Como siempre, Ethan prácticamente irrumpió en la Mansión Lindsay.
Los sirvientes y guardias estaban acostumbrados a la escena, y con la aprobación tácita de Amore, la entrada y salida de Ethan a la Mansión Lindsay no tenía obstáculos, y tampoco se cuestionaría su llegada.
En solo un momento, Ethan irrumpió en el estudio de Amore, golpeando una mano sobre el escritorio.
—¡Hay problemas, grandes problemas!
Amore, un hombre de pocas palabras, respondió:
—Habla.
Ethan, observando la expresión de Amore, especuló:
—Probablemente lo sepas, ¿verdad? Lo que tu querida hermana le hizo a mi prima…
Amore respondió con indiferencia:
—¿No preveías que este día llegaría? Además, Lucille no inició el incidente.
A eso, Ethan no tenía nada que responder.
Conocía muy bien el carácter de Fiona. Como su primo, le había aconsejado incontables veces que controlara su temperamento, que no desahogara su ira en sus subordinados y que no se comportara mal aprovechando su estatus.
Fiona nunca hizo caso a sus consejos, siempre mostrando una actitud arrogante, creyéndose invencible.
En ese momento, Ethan pensó que si continuaba así, Fiona tarde o temprano se metería en problemas. Justo entonces, parecía que su predicción era correcta.

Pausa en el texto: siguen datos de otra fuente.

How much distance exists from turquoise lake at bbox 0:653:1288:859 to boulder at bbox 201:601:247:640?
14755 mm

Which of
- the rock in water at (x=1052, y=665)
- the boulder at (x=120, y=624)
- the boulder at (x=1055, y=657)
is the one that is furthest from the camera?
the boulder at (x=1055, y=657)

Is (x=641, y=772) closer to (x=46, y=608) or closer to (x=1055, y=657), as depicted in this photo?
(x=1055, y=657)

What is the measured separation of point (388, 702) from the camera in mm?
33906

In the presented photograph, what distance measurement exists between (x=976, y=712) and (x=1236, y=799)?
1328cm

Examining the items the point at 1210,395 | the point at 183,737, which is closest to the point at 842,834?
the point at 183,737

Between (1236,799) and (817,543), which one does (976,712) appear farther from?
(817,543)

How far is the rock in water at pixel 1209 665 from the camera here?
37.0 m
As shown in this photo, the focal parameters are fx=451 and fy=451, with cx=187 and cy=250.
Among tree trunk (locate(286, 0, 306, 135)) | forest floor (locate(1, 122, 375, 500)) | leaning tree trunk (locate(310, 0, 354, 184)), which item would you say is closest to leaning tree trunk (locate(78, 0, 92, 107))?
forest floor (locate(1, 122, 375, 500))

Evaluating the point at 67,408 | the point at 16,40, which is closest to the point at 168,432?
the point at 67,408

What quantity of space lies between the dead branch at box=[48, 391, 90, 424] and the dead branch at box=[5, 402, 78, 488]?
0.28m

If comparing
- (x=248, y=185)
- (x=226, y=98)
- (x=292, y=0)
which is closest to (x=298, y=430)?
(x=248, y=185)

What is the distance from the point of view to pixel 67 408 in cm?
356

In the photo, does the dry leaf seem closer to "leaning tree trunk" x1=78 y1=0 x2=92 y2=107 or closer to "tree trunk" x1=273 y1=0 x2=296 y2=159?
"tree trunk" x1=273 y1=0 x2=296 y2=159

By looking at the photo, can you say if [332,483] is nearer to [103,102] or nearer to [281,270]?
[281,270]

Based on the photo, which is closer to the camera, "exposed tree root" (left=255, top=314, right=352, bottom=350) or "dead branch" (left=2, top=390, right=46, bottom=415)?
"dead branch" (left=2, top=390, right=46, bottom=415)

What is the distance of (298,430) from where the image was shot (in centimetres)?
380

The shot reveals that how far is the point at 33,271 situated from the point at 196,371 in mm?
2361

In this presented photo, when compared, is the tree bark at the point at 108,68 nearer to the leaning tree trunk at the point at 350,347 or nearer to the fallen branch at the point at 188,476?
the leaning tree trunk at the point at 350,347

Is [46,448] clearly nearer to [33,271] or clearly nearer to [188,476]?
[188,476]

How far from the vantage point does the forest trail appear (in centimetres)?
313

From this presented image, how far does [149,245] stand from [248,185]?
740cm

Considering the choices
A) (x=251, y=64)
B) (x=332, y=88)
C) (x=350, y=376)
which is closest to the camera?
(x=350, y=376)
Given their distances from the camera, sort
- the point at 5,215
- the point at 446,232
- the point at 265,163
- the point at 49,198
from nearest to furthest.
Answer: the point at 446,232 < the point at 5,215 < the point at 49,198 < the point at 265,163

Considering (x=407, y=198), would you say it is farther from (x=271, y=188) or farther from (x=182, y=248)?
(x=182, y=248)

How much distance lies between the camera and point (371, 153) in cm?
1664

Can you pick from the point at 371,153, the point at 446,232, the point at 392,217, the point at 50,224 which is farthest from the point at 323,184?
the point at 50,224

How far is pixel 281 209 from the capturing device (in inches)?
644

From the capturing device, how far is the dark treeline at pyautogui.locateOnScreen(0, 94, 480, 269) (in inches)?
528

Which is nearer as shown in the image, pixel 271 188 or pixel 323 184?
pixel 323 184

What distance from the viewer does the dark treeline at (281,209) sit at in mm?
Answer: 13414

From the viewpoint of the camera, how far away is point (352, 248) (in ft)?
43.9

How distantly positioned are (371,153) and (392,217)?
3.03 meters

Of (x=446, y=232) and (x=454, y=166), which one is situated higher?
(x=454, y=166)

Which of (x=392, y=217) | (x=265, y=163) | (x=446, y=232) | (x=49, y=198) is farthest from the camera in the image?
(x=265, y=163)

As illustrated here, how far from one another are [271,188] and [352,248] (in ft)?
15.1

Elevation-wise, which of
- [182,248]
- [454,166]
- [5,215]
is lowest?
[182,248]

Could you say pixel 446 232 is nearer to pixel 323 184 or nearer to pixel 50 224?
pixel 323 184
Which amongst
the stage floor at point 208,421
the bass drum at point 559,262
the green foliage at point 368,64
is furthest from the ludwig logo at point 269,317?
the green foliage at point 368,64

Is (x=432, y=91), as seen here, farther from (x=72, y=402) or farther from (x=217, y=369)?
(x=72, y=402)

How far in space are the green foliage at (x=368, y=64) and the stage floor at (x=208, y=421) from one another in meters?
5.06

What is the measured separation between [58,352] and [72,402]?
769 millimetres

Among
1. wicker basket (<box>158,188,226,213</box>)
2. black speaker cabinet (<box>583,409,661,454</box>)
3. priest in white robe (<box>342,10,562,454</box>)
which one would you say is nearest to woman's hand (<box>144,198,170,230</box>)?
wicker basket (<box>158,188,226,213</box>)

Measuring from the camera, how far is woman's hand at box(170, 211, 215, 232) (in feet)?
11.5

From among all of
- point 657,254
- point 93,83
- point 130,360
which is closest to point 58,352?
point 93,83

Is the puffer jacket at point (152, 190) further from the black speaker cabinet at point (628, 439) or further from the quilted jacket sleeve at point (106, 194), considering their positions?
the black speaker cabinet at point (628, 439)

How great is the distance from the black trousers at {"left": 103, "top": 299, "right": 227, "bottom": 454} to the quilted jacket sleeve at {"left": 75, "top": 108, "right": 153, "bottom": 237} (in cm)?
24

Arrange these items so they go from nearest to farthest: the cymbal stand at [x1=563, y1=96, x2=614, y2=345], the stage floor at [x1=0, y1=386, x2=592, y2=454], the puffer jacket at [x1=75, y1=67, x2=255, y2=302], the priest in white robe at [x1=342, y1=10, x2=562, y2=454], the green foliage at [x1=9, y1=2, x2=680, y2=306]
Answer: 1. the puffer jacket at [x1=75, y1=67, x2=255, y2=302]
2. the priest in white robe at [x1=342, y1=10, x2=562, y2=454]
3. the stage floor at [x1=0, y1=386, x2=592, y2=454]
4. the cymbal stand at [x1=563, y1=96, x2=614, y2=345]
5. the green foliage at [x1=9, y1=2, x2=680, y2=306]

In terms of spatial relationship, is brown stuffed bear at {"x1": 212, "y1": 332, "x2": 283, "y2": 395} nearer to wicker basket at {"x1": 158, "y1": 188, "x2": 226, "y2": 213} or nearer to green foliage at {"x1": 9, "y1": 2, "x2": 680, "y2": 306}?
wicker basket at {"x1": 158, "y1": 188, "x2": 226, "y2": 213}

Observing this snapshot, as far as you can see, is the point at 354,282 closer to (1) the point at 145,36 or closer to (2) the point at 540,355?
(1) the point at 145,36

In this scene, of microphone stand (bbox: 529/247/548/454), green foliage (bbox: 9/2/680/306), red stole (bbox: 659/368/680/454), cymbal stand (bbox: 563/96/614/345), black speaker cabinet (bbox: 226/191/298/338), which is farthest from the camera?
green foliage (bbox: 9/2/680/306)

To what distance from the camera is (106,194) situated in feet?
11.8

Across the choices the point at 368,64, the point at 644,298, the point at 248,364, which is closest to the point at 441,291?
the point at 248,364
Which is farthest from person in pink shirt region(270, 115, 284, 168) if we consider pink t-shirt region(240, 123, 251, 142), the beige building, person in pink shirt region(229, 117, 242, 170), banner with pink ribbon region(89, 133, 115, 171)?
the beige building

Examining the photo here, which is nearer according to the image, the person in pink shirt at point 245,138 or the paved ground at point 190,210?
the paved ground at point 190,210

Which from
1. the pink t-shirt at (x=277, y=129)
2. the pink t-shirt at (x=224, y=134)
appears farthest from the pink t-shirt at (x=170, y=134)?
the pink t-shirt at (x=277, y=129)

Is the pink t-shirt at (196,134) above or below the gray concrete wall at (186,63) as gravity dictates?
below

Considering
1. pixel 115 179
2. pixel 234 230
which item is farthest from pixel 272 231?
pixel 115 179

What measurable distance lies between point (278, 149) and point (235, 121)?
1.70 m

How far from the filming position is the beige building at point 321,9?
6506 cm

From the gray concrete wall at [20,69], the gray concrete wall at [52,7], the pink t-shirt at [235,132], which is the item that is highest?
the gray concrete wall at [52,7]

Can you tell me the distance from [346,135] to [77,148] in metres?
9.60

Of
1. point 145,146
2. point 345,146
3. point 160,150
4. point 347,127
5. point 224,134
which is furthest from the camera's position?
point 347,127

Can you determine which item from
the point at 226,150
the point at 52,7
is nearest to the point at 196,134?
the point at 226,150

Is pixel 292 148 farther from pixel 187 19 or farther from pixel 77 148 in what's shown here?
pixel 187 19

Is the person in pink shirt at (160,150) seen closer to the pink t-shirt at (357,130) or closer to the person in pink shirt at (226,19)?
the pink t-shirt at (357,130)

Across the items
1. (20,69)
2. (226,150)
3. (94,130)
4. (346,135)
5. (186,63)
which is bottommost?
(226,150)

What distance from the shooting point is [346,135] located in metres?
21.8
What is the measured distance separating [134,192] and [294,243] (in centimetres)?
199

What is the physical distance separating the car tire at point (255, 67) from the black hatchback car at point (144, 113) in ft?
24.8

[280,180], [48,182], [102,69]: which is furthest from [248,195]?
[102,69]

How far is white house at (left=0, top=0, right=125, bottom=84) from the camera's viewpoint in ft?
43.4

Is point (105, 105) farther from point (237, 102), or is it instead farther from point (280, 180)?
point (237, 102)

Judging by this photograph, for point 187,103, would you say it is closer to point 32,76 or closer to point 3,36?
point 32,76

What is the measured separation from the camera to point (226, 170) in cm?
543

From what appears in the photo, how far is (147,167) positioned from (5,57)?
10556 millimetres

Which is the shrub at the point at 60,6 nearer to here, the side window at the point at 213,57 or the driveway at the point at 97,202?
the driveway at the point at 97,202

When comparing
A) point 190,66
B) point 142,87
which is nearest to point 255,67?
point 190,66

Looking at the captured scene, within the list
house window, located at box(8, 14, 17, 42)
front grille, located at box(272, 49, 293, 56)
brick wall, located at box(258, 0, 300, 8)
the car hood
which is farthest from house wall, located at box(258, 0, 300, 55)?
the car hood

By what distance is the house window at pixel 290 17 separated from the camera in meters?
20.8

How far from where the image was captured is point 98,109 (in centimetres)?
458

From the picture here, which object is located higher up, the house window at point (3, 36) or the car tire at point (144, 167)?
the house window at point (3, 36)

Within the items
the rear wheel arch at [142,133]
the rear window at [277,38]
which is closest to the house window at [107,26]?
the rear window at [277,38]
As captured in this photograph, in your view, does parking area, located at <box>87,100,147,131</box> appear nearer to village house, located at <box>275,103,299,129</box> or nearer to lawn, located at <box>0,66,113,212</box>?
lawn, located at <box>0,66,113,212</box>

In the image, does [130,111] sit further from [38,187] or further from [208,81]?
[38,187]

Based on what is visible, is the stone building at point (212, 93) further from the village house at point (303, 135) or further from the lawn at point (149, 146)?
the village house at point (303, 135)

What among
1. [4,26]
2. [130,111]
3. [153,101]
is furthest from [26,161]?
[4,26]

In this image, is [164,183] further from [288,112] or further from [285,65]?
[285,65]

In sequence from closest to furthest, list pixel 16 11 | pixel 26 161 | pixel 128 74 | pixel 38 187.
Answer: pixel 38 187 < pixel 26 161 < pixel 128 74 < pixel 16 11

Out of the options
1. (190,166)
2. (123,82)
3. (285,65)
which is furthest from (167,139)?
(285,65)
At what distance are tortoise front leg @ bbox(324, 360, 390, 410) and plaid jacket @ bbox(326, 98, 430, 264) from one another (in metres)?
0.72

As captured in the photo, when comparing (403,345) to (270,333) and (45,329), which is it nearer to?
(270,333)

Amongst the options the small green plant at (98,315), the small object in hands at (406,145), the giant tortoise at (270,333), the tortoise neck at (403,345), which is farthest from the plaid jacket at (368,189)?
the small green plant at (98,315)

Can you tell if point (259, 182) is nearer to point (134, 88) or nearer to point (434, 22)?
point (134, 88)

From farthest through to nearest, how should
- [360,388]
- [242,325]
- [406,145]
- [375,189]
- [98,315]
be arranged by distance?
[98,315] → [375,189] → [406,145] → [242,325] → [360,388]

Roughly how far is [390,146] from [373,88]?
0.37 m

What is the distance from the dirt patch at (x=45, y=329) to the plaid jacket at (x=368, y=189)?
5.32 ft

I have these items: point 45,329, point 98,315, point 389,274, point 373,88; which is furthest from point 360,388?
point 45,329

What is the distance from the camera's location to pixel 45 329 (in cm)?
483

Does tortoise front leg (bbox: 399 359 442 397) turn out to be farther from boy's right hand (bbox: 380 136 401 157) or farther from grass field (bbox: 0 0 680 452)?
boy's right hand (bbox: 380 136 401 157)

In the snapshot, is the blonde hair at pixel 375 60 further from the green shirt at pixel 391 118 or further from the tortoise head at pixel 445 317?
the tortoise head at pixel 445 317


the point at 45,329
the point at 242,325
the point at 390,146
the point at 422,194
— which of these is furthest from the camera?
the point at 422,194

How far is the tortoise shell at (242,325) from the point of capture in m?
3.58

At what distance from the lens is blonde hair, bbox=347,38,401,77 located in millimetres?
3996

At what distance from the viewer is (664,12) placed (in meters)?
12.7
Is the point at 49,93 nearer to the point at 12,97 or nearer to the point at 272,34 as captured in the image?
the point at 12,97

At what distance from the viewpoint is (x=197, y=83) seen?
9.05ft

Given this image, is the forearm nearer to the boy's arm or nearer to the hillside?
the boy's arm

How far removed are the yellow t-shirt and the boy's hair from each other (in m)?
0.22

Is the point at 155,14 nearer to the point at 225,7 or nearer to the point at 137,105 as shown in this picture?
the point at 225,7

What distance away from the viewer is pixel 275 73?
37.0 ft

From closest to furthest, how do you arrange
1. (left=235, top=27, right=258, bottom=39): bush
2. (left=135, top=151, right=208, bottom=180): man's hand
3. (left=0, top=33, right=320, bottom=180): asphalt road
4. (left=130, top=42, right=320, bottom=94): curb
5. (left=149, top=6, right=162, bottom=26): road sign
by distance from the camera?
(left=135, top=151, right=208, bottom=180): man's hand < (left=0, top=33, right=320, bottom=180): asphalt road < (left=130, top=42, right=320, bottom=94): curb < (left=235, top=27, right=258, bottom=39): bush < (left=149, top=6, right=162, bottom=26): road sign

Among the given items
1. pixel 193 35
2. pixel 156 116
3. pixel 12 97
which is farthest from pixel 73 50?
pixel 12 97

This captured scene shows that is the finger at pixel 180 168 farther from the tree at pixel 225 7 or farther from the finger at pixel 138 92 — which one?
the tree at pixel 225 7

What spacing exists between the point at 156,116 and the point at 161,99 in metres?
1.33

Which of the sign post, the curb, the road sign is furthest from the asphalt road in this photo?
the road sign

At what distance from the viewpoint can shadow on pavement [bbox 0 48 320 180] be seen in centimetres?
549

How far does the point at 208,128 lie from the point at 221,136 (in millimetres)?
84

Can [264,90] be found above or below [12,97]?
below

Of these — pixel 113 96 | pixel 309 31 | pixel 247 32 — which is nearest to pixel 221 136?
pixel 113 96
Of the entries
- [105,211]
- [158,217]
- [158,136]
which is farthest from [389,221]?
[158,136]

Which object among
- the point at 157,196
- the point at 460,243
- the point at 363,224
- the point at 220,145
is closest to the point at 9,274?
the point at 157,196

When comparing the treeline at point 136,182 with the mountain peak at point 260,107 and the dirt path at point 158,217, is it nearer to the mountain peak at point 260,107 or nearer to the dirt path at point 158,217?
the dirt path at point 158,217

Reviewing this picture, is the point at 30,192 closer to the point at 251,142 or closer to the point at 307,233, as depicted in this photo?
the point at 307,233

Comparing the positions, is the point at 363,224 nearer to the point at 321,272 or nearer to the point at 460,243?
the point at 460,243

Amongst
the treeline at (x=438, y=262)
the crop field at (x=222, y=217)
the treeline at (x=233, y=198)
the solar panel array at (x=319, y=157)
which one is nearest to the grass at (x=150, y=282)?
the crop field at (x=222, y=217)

Cuando escuchó sobre la muerte de Fiona, se sintió algo triste. Después de todo, habían sido primos durante más de veinte años, seguramente tenían un vínculo profundo.
Lo realmente irónico era que Fiona no era hija de su tío Hogan, lo que significa que ni siquiera compartían una relación de primos.
Aún más molesto era el hecho de que su prima biológica había muerto en manos de Fiona…
Ethan se frotó las sienes, sintiendo una confusión de emociones complejas girando dentro de él. No continuó con el tema, sino que se dirigió a Amore, diciendo:
—Vas a ir a Ciudad Shein, ¿verdad? Iré contigo.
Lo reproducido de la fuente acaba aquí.